--- Start of Text provided ---

William Ferreira

Personal information
- Full name: William Ferreira Martínez
- Date of birth: February 25, 1983 (age 42)
- Place of birth: Artigas, Uruguay
- Height: 1.76 m (5 ft 9 in)
- Position(s): Striker

Team information
- Current team: Bolívar
- Number: 8

Senior career*
- Years: Team / Apps / (Gls)
- 2002–2004: Nacional / 24 / (1)
- 2005–2006: Fénix / 38 / (13)
- 2006–2007: Rampla Juniors / 26 / (6)
- 2007: Fénix / 10 / (5)
- 2008: Defensor Sporting / 27 / (9)
- 2009–2012: Bolívar / 129 / (82)
- 2012: → Liverpool Montevideo (loan) / 14 / (4)
- 2013–2014: Bolívar / 62 / (45)
- 2014: U. de G. / 16 / (1)
- 2015: Independiente del Valle / 16 / (1)
- 2015–2018: Bolívar / 14 / (7)
- 2019: Club Always Ready / 21 / (13)

= William Ferreira =

Uruguayan footballer (born 1983)

William Ferreira Martínez (born February 25, 1983, in Artigas) is a Uruguayan football striker. He currently plays for Club Always Ready in the Primera División de Bolivia.

--- End of Text provided ---
--- Start of Supplied data ---

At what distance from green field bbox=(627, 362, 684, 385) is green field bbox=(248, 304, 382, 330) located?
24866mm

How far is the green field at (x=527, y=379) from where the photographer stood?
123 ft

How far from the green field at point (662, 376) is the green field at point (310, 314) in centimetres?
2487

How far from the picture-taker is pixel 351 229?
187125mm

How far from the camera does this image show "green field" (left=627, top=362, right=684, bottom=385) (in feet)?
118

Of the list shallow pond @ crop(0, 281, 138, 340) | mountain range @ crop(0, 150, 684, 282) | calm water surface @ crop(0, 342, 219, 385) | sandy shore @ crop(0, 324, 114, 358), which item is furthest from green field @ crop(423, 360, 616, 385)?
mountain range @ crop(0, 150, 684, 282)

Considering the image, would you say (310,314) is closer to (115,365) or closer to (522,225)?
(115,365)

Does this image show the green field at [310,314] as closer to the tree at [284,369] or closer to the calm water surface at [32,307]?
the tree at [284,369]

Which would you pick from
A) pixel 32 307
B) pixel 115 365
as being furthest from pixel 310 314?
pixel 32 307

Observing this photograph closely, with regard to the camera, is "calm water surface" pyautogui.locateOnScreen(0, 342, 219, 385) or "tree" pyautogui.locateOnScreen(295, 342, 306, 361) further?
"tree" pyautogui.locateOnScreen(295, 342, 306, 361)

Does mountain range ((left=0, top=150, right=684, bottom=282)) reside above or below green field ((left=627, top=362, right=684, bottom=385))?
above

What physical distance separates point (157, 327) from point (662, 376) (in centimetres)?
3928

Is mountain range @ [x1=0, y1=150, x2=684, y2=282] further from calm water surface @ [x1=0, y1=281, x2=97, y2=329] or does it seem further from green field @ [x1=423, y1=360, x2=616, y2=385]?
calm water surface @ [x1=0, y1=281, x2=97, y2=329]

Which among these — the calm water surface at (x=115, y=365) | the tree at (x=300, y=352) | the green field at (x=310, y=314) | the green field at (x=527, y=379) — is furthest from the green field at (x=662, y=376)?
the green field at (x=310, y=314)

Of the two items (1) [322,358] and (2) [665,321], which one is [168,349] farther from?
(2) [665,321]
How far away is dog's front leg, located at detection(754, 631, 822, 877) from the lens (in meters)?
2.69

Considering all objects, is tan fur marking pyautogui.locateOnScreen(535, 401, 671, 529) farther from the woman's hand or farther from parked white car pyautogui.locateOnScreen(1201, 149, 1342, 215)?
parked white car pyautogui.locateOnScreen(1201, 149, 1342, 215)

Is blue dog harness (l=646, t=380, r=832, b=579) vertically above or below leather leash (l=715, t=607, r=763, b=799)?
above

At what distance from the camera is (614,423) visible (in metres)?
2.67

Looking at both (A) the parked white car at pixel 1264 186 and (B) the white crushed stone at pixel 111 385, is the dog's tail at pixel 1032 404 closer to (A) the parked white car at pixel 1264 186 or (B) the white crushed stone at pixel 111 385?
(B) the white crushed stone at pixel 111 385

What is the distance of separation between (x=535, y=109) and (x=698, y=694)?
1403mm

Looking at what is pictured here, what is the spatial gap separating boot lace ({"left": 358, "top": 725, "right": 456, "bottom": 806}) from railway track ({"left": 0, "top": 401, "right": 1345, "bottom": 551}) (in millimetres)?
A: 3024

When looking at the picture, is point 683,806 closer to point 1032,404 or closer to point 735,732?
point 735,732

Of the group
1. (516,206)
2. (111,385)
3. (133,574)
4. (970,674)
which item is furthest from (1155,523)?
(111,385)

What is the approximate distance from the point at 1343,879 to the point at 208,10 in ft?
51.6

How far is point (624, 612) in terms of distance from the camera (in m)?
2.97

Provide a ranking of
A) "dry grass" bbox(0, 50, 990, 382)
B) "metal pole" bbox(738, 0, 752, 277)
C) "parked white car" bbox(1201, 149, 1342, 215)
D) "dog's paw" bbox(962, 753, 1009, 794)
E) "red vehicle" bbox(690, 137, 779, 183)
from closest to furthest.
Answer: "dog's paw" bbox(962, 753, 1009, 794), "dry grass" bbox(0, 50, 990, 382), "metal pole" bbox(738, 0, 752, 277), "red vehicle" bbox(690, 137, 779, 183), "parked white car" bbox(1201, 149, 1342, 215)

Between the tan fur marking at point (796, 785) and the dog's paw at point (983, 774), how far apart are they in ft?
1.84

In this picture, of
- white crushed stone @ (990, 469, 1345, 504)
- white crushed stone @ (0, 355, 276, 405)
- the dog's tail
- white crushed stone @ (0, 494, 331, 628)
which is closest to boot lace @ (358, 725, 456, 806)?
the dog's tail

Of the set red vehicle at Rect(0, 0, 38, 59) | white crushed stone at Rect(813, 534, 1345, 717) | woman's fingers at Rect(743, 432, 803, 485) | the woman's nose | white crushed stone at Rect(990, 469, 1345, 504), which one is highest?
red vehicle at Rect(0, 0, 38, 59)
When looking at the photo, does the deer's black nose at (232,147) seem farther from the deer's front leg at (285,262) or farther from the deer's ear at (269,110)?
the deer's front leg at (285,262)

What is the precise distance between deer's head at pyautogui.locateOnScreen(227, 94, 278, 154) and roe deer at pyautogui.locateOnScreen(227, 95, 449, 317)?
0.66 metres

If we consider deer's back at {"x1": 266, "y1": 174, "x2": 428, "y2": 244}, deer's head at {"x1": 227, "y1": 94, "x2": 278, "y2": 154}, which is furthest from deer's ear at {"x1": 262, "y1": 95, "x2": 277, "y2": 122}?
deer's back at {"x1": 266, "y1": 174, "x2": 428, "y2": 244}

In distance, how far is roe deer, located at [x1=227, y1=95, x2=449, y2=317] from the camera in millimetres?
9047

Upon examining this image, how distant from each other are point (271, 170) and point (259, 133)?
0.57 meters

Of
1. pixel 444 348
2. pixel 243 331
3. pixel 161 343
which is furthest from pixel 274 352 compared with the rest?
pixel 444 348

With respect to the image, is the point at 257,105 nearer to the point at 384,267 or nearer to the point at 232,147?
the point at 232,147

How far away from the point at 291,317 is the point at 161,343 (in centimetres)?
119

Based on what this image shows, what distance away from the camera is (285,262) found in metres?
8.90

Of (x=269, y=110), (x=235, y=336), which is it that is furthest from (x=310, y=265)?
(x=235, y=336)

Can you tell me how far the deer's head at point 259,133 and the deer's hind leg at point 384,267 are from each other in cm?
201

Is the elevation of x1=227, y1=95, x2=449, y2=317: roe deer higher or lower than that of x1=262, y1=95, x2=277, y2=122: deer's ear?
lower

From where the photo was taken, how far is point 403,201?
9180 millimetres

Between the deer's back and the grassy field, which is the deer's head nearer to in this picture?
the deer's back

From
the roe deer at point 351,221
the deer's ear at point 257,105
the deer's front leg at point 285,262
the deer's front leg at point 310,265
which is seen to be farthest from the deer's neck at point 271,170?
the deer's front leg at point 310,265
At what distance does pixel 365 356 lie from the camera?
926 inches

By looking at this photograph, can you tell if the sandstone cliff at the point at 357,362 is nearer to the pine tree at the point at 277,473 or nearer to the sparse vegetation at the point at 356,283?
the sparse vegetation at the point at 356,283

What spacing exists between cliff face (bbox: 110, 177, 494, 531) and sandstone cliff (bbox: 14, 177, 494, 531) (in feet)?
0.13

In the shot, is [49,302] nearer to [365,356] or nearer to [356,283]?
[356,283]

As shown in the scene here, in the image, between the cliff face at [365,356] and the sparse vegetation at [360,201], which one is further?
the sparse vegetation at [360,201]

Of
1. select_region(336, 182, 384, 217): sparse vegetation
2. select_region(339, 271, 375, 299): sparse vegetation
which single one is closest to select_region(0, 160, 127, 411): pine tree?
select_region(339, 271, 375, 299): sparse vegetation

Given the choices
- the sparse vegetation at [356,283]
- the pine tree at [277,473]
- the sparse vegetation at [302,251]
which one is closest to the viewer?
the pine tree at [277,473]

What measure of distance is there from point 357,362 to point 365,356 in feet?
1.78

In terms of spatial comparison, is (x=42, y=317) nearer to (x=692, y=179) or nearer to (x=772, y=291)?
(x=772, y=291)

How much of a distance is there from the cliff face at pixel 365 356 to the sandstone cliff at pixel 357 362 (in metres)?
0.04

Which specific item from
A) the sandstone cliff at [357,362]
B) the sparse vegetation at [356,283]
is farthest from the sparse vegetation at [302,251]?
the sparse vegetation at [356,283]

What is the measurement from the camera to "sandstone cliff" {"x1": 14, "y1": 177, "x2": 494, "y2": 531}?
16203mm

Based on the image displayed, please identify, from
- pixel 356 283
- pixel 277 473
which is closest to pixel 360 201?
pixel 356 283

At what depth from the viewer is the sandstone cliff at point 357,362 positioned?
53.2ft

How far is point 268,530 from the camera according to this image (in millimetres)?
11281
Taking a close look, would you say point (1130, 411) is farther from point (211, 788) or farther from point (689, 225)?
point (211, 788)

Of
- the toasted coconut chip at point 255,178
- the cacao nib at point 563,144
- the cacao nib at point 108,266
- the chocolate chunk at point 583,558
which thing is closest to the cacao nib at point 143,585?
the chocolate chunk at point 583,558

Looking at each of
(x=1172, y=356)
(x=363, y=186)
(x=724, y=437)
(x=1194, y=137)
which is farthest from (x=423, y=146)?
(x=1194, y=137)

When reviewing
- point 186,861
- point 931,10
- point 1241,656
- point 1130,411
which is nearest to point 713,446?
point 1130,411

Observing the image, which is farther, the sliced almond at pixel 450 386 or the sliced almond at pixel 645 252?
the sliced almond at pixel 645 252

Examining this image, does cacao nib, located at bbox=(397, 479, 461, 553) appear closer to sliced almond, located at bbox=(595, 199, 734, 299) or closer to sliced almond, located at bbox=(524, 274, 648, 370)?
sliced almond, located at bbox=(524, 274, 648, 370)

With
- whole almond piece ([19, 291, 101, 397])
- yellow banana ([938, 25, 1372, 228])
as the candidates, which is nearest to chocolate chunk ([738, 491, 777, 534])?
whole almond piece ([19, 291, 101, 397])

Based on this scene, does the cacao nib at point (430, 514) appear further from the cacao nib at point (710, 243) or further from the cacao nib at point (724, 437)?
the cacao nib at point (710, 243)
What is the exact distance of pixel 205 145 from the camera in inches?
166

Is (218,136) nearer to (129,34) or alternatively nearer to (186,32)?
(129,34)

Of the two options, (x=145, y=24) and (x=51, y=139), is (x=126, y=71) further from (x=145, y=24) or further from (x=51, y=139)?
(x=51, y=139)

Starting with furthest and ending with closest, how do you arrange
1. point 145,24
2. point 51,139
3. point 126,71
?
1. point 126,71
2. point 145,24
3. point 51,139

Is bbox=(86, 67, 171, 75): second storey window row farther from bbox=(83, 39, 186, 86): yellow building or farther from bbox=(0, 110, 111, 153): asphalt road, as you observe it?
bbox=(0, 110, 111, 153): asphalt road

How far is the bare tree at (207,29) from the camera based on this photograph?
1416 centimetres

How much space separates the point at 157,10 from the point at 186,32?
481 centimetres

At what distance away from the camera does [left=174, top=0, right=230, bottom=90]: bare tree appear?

--- End of Supplied data ---

■ **Your tasks**:
[1] From the William Ferreira profile, reproduce word for word the part that opens with the words containing "- 2006–2007: Rampla" and closes with "de G. / 16 / (1)".
[2] List the labels of all entries under the "Personal information" heading in the William Ferreira profile.
[3] Please translate this sentence from the William Ferreira profile into Spanish: "He currently plays for Club Always Ready in the Primera División de Bolivia."

■ **Worked solutions**:
[1]
- 2006–2007: Rampla Juniors / 26 / (6)
- 2007: Fénix / 10 / (5)
- 2008: Defensor Sporting / 27 / (9)
- 2009–2012: Bolívar / 129 / (82)
- 2012: → Liverpool Montevideo (loan) / 14 / (4)
- 2013–2014: Bolívar / 62 / (45)
- 2014: U. de G. / 16 / (1)

[2]
Full name
Date of birth
Place of birth
Height
Position(s)

[3] Actualmente juega en el Club Always Ready en la Primera División de Bolivia.